■ **Selected text**:
What’s new: Shreeyak Sajjan and researchers at Synthesis.ai, Google, and Columbia University premiered a state-of-the-art model for identifying transparent objects. They call it ClearGrasp, a reference to its intended use in robotics.

Key insight: Faced with a transparent object, RGB-D cameras, which sense color and depth per pixel, can get confused: They take some depth measurements off the object’s surface, others straight through the object. ClearGrasp recognizes such noisy measurements and uses them to predict an object’s shape. Once it knows the object’s shape and how far away one point is, it can infer how far away every point is.

How it works: ClearGrasp incorporates a trio of Deeplabv3+ models with the DRN-D-54 architecture.

ClearGrasp’s training dataset included 18,000 simulated and 22,000 real images. To make the real images, the researchers photographed transparent objects, yielding depth measurements that encoded distorted light passing through them. Then they painted the objects and photographed them again to obtain accurate depth measurements.
The first Deeplabv3+ model removes depth measurements associated with transparent objects, retaining data on opaque objects, which presumably is accurate. The second extracts approximate object boundaries. The third generates improved depth measurements.
ClearGrasp combines the three outputs to get accurate depth measurements of both foreground and background.

Results: Fed real-life data captured by the researchers, ClearGrasp improved the previous state of the art’s root mean squared error of corrected depth measurements from 0.054 to 0.038. A robotic arm using ClearGrasp picked up transparent objects 72 percent of the time, a big step up from 12 percent using unprocessed images.

Why it matters: Machine learning has proven to be adept at noise reduction in various domains. ClearGrasp takes special care to modify only the depth measurements that are distorted.

We’re thinking: ClearGrasp could prevent your robot assistant from having to clean up broken glass all day.

Good and bad examples of labeling images with pictures of birds

Selling Shovels to Data Miners

When the world is panning for machine learning gold, it pays to help them dig through the data.

What’s new: Machine learning entrepreneurs can make their mark (and their fortune) building services that help other companies develop, deploy, and monitor AI, venture capitalist Rob Toews argues in Forbes.

■ **Assignment 1**:
In the AI news excerpt, how often did a robotic arm using ClearGrasp pick up transparent objects?
■ **Assignment 2**:
Carry the AI news excerpt forward from its final sentence.

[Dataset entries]

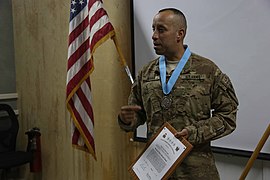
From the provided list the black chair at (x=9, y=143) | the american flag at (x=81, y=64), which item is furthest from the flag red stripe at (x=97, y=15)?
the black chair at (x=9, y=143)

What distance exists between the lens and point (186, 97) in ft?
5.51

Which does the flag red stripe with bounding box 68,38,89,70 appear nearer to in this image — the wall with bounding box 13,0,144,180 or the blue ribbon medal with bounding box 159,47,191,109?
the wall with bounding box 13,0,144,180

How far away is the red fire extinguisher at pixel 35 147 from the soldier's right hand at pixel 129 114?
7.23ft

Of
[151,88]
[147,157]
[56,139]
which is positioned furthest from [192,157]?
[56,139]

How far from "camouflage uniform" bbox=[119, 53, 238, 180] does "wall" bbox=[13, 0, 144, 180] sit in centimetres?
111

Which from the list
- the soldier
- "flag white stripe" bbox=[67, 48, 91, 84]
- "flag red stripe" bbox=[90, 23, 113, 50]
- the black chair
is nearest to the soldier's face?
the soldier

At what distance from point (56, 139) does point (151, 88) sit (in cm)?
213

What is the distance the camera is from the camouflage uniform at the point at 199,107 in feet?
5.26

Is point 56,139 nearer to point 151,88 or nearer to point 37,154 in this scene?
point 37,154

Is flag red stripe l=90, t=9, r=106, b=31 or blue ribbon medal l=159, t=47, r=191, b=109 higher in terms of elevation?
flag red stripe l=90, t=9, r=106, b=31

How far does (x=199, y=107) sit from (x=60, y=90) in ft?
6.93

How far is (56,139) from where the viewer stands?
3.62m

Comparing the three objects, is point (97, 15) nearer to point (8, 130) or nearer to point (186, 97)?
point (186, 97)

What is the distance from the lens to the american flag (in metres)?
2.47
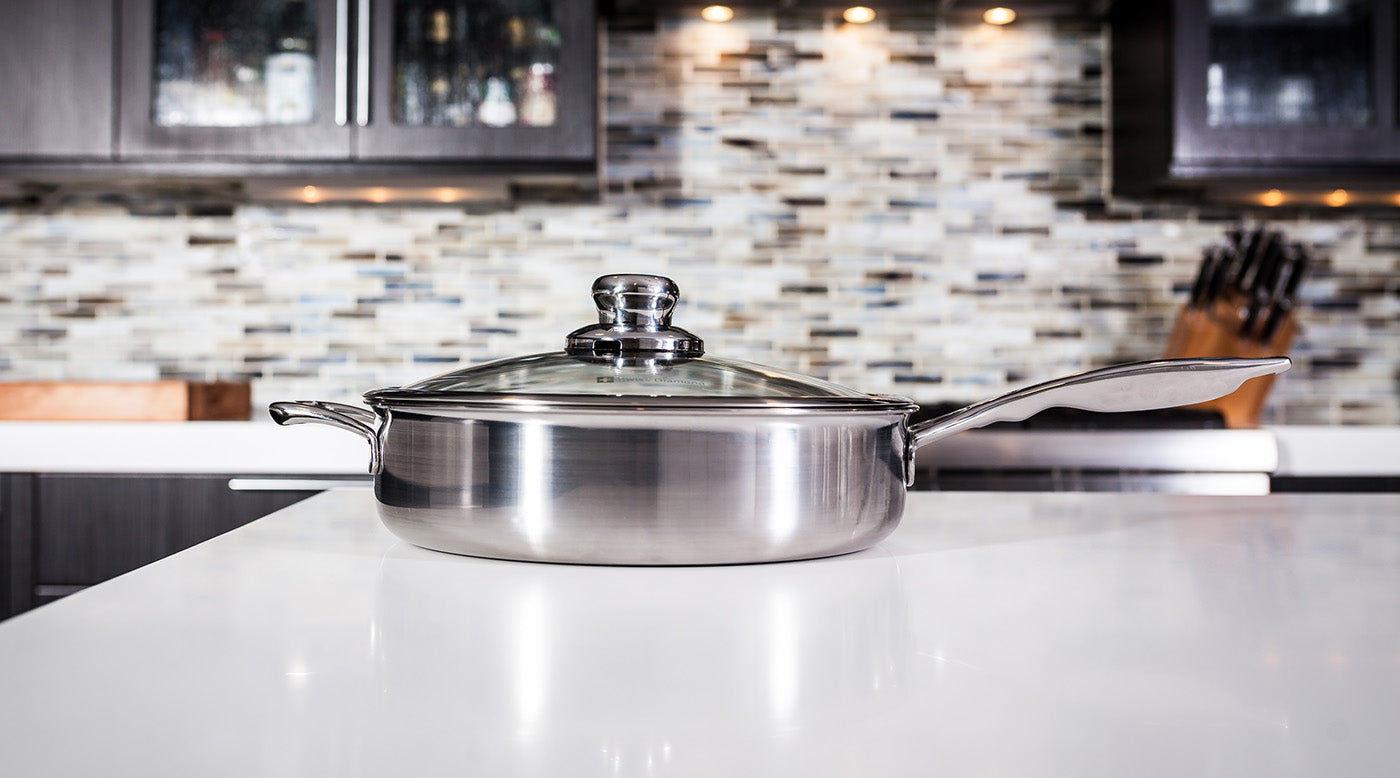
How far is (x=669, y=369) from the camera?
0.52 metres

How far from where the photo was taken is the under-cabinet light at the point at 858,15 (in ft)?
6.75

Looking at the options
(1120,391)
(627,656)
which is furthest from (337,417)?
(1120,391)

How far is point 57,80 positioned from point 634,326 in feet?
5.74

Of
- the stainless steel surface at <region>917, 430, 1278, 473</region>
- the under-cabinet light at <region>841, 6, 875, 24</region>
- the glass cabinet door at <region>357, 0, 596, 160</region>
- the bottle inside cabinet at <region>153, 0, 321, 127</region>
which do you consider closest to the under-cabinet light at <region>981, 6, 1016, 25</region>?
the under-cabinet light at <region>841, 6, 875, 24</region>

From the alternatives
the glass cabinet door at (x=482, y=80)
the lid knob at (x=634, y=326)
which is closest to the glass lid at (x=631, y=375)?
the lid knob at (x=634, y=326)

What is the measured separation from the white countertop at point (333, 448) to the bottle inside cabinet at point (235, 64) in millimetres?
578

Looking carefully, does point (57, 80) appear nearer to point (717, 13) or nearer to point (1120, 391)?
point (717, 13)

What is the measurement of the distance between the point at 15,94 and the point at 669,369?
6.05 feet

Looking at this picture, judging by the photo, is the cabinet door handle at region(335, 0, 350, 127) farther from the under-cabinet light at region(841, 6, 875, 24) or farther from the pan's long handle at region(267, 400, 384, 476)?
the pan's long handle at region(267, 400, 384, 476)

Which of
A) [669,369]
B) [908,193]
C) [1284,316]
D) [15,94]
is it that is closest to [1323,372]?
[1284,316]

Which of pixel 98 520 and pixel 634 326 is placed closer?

...

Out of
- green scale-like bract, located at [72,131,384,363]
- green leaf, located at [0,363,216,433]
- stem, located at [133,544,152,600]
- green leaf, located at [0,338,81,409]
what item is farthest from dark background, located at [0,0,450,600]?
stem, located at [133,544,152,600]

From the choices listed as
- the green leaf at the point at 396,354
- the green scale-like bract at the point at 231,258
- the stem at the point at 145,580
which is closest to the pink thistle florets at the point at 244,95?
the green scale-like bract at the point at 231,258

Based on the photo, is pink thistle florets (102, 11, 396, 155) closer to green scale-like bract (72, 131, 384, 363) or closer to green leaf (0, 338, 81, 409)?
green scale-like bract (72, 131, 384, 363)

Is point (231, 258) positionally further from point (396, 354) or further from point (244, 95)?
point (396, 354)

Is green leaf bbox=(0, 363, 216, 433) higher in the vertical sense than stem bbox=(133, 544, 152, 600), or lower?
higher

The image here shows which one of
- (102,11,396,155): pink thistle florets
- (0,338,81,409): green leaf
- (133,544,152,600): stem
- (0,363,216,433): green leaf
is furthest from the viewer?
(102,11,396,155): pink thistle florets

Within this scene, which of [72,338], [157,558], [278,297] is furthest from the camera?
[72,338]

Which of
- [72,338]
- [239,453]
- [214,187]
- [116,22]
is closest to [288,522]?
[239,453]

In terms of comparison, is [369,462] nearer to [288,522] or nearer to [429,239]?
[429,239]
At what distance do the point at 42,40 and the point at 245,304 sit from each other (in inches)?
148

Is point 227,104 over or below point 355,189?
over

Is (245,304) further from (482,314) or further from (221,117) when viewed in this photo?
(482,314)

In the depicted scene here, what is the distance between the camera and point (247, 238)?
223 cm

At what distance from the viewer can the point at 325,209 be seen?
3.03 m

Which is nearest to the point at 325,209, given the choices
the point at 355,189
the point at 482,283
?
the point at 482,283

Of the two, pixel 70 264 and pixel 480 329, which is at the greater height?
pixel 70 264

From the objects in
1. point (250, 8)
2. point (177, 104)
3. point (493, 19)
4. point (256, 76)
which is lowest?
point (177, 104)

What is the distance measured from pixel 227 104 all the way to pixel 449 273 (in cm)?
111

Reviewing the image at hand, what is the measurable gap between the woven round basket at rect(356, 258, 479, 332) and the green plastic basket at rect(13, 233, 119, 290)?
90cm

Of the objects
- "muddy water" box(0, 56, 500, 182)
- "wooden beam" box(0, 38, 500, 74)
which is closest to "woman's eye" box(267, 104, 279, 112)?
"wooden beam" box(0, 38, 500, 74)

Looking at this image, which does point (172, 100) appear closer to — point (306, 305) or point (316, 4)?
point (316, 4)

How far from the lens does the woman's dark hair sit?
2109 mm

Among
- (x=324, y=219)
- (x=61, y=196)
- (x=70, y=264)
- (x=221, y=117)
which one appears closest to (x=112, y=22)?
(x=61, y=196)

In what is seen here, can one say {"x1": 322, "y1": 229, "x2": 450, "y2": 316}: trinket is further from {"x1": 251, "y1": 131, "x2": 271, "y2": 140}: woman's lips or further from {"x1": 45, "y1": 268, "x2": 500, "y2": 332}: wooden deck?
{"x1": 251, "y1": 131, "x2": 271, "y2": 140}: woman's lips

--

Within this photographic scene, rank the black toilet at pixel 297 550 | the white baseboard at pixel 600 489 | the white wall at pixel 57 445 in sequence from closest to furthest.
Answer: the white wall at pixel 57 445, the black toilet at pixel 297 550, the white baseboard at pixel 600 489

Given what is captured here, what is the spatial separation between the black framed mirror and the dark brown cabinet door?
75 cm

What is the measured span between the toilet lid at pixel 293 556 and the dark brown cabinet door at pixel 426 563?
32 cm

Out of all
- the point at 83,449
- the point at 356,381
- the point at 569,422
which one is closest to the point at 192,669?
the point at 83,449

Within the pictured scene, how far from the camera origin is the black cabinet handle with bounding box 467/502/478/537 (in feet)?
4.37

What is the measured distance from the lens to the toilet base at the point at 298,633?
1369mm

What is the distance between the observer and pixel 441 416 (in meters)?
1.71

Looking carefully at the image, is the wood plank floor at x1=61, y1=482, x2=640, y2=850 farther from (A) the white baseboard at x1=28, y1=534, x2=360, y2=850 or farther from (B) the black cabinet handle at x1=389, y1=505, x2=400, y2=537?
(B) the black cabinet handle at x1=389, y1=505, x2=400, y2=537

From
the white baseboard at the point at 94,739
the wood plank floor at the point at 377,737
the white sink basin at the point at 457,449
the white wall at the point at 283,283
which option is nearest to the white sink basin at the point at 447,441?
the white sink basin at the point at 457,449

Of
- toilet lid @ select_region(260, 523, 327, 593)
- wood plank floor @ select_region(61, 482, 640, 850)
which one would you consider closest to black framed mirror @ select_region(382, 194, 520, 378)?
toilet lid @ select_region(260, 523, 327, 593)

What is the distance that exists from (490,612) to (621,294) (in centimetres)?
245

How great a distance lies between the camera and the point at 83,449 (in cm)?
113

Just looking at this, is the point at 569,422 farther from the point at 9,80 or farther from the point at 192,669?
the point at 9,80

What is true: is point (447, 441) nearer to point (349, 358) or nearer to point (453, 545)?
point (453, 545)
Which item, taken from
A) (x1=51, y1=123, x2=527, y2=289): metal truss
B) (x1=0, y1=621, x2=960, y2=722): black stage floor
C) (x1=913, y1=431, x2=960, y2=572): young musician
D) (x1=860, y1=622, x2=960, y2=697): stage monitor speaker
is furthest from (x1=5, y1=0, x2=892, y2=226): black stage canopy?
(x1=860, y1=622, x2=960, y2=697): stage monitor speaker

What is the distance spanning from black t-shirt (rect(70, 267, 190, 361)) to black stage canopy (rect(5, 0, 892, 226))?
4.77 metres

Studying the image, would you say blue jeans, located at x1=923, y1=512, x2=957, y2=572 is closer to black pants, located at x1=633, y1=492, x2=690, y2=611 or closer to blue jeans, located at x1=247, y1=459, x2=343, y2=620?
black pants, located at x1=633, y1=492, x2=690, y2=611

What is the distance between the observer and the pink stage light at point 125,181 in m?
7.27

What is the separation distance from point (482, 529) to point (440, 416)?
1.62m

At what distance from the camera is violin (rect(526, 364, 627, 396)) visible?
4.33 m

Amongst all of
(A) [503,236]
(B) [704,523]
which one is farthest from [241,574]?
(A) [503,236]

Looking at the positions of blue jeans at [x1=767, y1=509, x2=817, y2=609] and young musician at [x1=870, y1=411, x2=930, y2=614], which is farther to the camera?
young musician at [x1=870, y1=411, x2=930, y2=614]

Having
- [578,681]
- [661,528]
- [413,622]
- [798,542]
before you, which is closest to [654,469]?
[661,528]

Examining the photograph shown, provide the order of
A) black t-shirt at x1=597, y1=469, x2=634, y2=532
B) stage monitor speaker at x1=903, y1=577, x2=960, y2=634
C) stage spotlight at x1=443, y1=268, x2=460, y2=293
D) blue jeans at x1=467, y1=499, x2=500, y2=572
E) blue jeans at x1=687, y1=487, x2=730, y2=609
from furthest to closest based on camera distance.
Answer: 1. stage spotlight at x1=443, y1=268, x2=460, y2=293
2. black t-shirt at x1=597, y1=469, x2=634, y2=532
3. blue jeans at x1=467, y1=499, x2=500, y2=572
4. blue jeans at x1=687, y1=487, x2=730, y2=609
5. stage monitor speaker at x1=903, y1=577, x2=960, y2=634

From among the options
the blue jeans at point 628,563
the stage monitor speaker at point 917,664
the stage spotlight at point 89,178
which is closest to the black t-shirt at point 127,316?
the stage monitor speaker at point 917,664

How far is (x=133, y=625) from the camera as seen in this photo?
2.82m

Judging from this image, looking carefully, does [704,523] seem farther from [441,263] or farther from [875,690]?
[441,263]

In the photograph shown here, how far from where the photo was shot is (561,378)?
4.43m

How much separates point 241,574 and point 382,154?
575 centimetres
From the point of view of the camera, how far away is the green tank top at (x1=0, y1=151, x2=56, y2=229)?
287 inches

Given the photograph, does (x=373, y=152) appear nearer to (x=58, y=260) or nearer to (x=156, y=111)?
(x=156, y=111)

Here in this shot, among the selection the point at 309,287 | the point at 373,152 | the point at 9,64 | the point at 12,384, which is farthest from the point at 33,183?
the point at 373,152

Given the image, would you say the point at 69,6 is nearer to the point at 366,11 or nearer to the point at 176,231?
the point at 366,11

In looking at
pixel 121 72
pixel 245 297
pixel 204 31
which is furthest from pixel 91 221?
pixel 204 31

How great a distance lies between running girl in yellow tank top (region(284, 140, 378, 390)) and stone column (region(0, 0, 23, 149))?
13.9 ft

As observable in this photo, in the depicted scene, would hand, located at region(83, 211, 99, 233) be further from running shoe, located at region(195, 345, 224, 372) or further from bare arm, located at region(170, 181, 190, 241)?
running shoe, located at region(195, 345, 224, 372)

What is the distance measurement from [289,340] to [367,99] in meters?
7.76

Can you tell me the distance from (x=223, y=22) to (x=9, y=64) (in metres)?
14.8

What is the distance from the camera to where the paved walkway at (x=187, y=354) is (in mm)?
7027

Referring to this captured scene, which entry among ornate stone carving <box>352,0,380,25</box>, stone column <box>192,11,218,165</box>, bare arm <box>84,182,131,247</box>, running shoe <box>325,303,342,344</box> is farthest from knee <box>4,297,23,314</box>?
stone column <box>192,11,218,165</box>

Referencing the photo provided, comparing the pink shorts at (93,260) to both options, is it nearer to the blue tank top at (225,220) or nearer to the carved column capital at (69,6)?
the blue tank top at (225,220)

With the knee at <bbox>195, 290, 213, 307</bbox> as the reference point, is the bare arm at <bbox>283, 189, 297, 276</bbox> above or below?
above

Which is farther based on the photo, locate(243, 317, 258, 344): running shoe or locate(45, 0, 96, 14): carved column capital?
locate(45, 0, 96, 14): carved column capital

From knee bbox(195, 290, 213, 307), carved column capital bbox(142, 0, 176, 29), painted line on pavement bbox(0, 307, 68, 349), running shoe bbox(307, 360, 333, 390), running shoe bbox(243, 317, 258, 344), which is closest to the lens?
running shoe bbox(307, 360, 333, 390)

■ **Output 1**:
72 percent of the time.

■ **Output 2**:
How it works: Toews points to Scale.AI, a startup that labels data, as one of a new generation of companies capitalizing on the AI industry’s demand for ancillary services. In August, the four-year-old company raised $100 million at a valuation of more than $1 billion. And labeling isn’t the only area of machine learning ripe for entrepreneurship.

Synthetic data: Applied Intuition, Parallel Domain, and Cognate specialize in making synthetic data for autonomous driving and other applications where real-world training data is often scarce.
Optimization: Gradio and Alectio help AI developers curate data to improve training efficiency. SigOpt offers a platform that guides companies through model specification from choosing an architecture to determining the number of training epochs.
End-to-end management: Amazon’s SageMaker offers tools that help manage custom models throughout their lifecycle. Microsoft Azure Machine Learning Studio is geared toward data analysis. Google recently released Cloud AI Platform to get in on the action.

Behind the news: Companies like Adobe and Capital One are spending hundreds of millions on cloud computing. This is driving demand for services that help them handle their cloud resources more efficiently. Among the beneficiaries are companies like Alation, Collibra, and Starburst Data that help catalog, query, and manage machine learning data, writes investor Matt Turck.

Why it matters: Toews believes there are billions of dollars to be made by companies that provide machine learning services. Such services will also nurture new AI applications and accelerate their adoption across a variety of industries.

We’re thinking: These companies aren’t only promising businesses. By taking on tasks like data procurement, model optimization, and lifecycle management, they could free engineers to focus on building products that fulfill deep learning’s potential.